Connecting to jdbc:phoenix:localhost
Driver: org.apache.phoenix.jdbc.PhoenixDriver (version 3.0)
Autocommit status: true
Transaction isolation: TRANSACTION_READ_COMMITTED
..
Done
sqlline version 1.1.2
0: jdbc:phoenix:localhost> select count(*) from web_stat;
+------------+
|  COUNT(1)  |
+------------+
| 39         |
+------------+
1 row selected (0.112 seconds)
0: jdbc:phoenix:localhost> select host, sum(active_visitor) from web_stat group by host;
+------+---------------------------+
| HOST | SUM(STATS.ACTIVE_VISITOR) |
+------+---------------------------+
| EU   | 698                       |
| NA   | 1639                      |
+------+---------------------------+
2 rows selected (0.294 seconds)
0: jdbc:phoenix:localhost>

Using SQuirreL with Phoenix

If you prefer to use a graphical SQL client with Phoenix, you can download e.g.
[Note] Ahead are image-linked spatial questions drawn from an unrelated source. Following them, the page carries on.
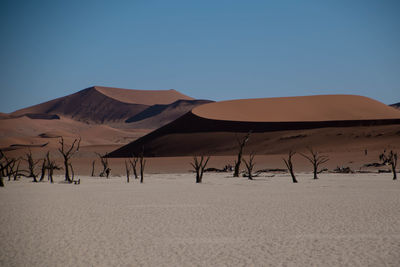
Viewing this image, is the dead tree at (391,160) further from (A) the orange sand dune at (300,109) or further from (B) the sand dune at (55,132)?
(B) the sand dune at (55,132)

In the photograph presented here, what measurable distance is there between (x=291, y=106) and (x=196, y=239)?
3176 inches

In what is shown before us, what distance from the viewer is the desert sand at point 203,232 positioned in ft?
24.8

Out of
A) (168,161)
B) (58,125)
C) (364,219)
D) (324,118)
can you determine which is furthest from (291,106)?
(58,125)

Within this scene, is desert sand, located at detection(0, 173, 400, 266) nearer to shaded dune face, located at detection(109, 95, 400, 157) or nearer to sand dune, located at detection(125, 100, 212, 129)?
shaded dune face, located at detection(109, 95, 400, 157)

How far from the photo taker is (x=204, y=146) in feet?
232

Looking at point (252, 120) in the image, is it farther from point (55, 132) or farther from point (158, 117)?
point (158, 117)

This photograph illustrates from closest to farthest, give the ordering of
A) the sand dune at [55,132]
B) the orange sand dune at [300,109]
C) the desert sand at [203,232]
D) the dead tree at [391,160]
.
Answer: the desert sand at [203,232]
the dead tree at [391,160]
the orange sand dune at [300,109]
the sand dune at [55,132]

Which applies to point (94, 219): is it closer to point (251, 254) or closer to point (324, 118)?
point (251, 254)

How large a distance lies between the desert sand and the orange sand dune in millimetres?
63954

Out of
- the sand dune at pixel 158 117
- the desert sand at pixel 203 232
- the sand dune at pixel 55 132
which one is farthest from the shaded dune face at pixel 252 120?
the sand dune at pixel 158 117

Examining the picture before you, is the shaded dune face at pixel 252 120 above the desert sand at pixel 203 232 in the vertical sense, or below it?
above

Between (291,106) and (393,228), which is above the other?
(291,106)

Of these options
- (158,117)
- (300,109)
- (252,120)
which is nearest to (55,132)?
(158,117)

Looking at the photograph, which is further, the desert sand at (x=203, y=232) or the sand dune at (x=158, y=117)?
the sand dune at (x=158, y=117)
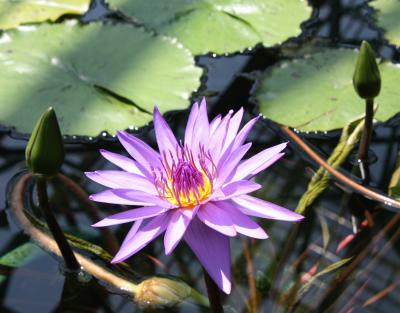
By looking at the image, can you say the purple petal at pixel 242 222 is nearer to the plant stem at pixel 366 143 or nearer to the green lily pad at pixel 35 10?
the plant stem at pixel 366 143

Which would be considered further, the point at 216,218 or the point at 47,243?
the point at 47,243

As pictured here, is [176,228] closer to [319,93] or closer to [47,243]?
[47,243]

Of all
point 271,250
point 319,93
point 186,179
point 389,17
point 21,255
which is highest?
point 186,179

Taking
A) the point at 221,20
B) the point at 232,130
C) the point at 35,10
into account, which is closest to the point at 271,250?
the point at 232,130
SQuirreL from here. After that the first step is to copy the appropriate Phoenix driver jar file to SQuirreL lib directory:

$ cd ~/phoenix
$ cp phoenix-3.0.0-incubating/hadoop-1/phoenix-3.0.0.-incubatibg-client.jar ~/squirrel/lib

Now you are ready to configure the JDBC driver in SQuirreL client, as shown in the picture below:

Squirrel-1

Then you can connect to Phoenix using the appropriate connect string (jdbc:phoenix:localhost in our test scenario):

Squirrel-2

Once connected, you can start executing your SQL queries:
Squirrel-3

Phoenix on Amazon Web Services – AWS Elastic MapReduce with Phoenix

You can also use Phoenix with AWS Elastic MapReduce. When you create a cluster, you need to specify Apach Hadoop version, then configure HBase as additional application and define the bootsrap action to load Phoenix onto your AWS EMR cluster. See the details below in the pictures:

AWS-EMR-3

AWS-EMR-5

Once the cluster is running, you can login to the master node using ssh and check your Phoenix configuration.
AWS-EMR-9

Conclusion

SQL is one of the most popular languages used by data scientists and it is likely to remain so. With the advent of Big Data and NoSQL databases the volume, variety and velocity of the data have significantly increased but still the demand for traditional, well-known languages to process them did not change too much. SQL on Hadoop solutions are gaining momentum. Apache Phoenix is interesting open source player to offer SQL layer on top of HBase.